- Problem A
Count the lines in the rows that contain the string "appear", treating uppercase and lowercase as different, and reply with the number alone.
- Problem B
Write the next part of the article about Jose Bautista and Chris Archer, starting after its final sentence.

──────── Document segment

Bautista exacts revenge after Archer throws behind Blue Jays slugger

Russell Martin hit a go-ahead single during a three-run rally in the eighth inning and the Toronto Blue Jays posted back-to-back wins for the first time this season by beating the Tampa Bay Rays 3-1.

TORONTO — Stop us if you’re heard this one before. Jose Bautista has a ball thrown behind his back, near his head, or directly into his midsection. He shoots a long, icy stare out to the pitcher on the mound. And somehow, in some way, he exacts his revenge later on with his bat.

He did it against the New York Yankees’ Ivan Nova in 2010, Kansas City’s Luke Hochevar in 2011, Baltimore’s Jason Garcia in 2015, and multiple times against long-time nemesis and Orioles reliever Darren O’Day. Sunday, Bautista added Chris Archer to the list.

It all started in the first inning, when Archer’s first pitch to Bautista sailed behind the Blue Jays outfielder’s back at 96 m.p.h. Bautista stood still in the batter’s box and took a long, intense stare out at Archer, who walked off the mound towards Bautista, returning the glare.

Home plate umpire Jim Wolf came out from behind the plate to warn Archer, along with both dugouts. Neither Archer nor his manager, Kevin Cash, argued with Wolf about the warnings.

When Bautista flew out two pitches later, he took a route back to the dugout that passed directly beside Archer, and he appeared to offer some commentary to the Rays starter.

Bautista had his revenge later in the game, lining an Archer fastball into left field for a one-out single in the sixth and crushing an Alex Colome cutter to the wall in left-centre field in the eighth to plate a game-tying run. Bautista then scored the winning run three batters later on a Russell Martin single to right field.

"He’s got the flair for the dramatic. He’s had so many big hits around here. And I’ve also seen him have balls thrown at him, hit him, and thrown behind him. And he answers back with the big home run. We’ve seen that a couple times," Blue Jays manager John Gibbons said. "There’s certain players in this game who rise to the occasion when things get tough and he’s always been one of those. And that’s not easy to do.

"But, you know, around the league he’s kind of viewed as a villain. There’s no doubt. But I think that’s partly because he’s such a good player, he’s burned so many teams, he’s got that edge about him."

After the game, Bautista said he didn’t know if Archer was throwing at him on purpose, and said his words for Archer were rather banal.

"I just asked him if he was okay. He said he was good," Bautista recalled. "That’s it."

For his part, Archer told reporters after the game that the ball merely slipped out of his hand.

"I was just trying to go inside," he said. "The ball got away from me a little bit."

Of course, Archer has excellent command, and look at his pitch chart from Sunday’s outing shows a pitcher who was around the zone all afternoon, save for one ball that ended up behind the right-handed batter’s box.

Bautista was in no mood to discuss the incident after Sunday’s game, or even the MLB’s policing of rules both written and unwritten in general, offering terse, one-word responses to inquiring reporters in the Blue Jays clubhouse.

────────────────
──────── Extracted information

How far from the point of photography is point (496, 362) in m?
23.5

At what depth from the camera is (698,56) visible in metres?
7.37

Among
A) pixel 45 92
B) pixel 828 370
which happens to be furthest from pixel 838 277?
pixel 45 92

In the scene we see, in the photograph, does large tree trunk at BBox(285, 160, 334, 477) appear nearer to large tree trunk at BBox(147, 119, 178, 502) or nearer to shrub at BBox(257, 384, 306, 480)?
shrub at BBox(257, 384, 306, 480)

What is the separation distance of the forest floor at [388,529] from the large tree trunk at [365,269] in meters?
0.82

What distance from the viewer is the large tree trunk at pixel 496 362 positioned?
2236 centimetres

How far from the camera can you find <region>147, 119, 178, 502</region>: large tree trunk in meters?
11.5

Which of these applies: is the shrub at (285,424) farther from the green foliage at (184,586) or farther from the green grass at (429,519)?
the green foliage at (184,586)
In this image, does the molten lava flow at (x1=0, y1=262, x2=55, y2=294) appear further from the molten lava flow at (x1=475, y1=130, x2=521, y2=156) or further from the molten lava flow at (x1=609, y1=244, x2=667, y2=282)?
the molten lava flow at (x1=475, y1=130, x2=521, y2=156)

────────────────
──────── Extracted information

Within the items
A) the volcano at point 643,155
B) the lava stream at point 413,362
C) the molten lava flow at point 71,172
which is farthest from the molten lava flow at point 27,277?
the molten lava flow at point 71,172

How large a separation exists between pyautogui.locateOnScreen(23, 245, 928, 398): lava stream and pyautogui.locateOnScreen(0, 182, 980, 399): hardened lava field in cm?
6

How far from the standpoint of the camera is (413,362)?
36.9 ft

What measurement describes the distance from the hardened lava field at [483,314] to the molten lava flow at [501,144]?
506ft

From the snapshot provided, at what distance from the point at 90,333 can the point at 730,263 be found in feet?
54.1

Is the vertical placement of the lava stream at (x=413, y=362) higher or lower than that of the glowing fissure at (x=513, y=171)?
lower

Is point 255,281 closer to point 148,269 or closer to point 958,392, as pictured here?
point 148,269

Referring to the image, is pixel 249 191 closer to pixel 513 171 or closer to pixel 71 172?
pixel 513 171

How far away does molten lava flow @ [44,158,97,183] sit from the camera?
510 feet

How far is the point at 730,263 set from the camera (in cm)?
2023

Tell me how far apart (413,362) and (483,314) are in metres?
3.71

────────────────

- Written response A
2

- Written response B
But Gibbons was willing to go further, suggesting Archer should be suspended like Boston Red Sox reliever Matt Barnes was after throwing behind Orioles star Manny Machado last week. Barnes received a four-game ban and was fined an undisclosed amount after a pitch sailed past Machado’s head, apparently in retaliation for a Machado slide at second base that injured Red Sox infielder Dustin Pedroia.

"I would expect there’s got to be some kind of suspension, the way they’re handling things now," Gibbons said. "I saw the Machado thing the other day. The ball was thrown behind him. Now, if the umpire had not issued a warning, okay, maybe he didn’t think something was wrong. But since he issued a warning, maybe he was thinking, maybe something’s not right here. So, if the umpire thinks there was a reason, maybe he thought there was some intent.

"That’s why I would imagine the league would step up like they do most of the time. I’d be disappointed if they didn’t. You’ve got to maintain that continuity. That standard."

Archer and Bautista do not have any apparent history with one another, although the pitch could have been a retaliatory effort after Rays outfielder Steven Souza Jr. was hit on the hand by an errant Joe Biagini fastball in the seventh inning of Saturday’s game. Souza left the game but X-rays returned negative. He missed Sunday’s series finale with what the team was calling a bruise.

The Blue Jays do have a history with Souza over recent months. Last September, after Souza flew out to end a Blue Jays win, some miscommunication between Martin and Souza led to the benches clearing and plenty of heated discussion.

Blue Jays shortstop Troy Tulowitzki was right in the middle of it, barking aggressively with Souza. But after the game, both sides admitted it was all a misunderstanding and that Souza had misheard Martin after he flew out.

During a game earlier this month, Tulowitzki again took issue with Souza, this time over a late slide into second base as the Rays outfielder attempted to break up a double play. Both dugouts cleared, but cooler heads prevailed and Souza went on to hit a three-run homer later in the game.

"I don’t know if that had anything to do with Souza," Gibbons said of Bautista being hit. "With Souza, we had that little dust up down in Florida. There was nothing there. He’s had plenty of at-bats since then. He hit the big home run. If we were going to do something—I don’t even know why we would."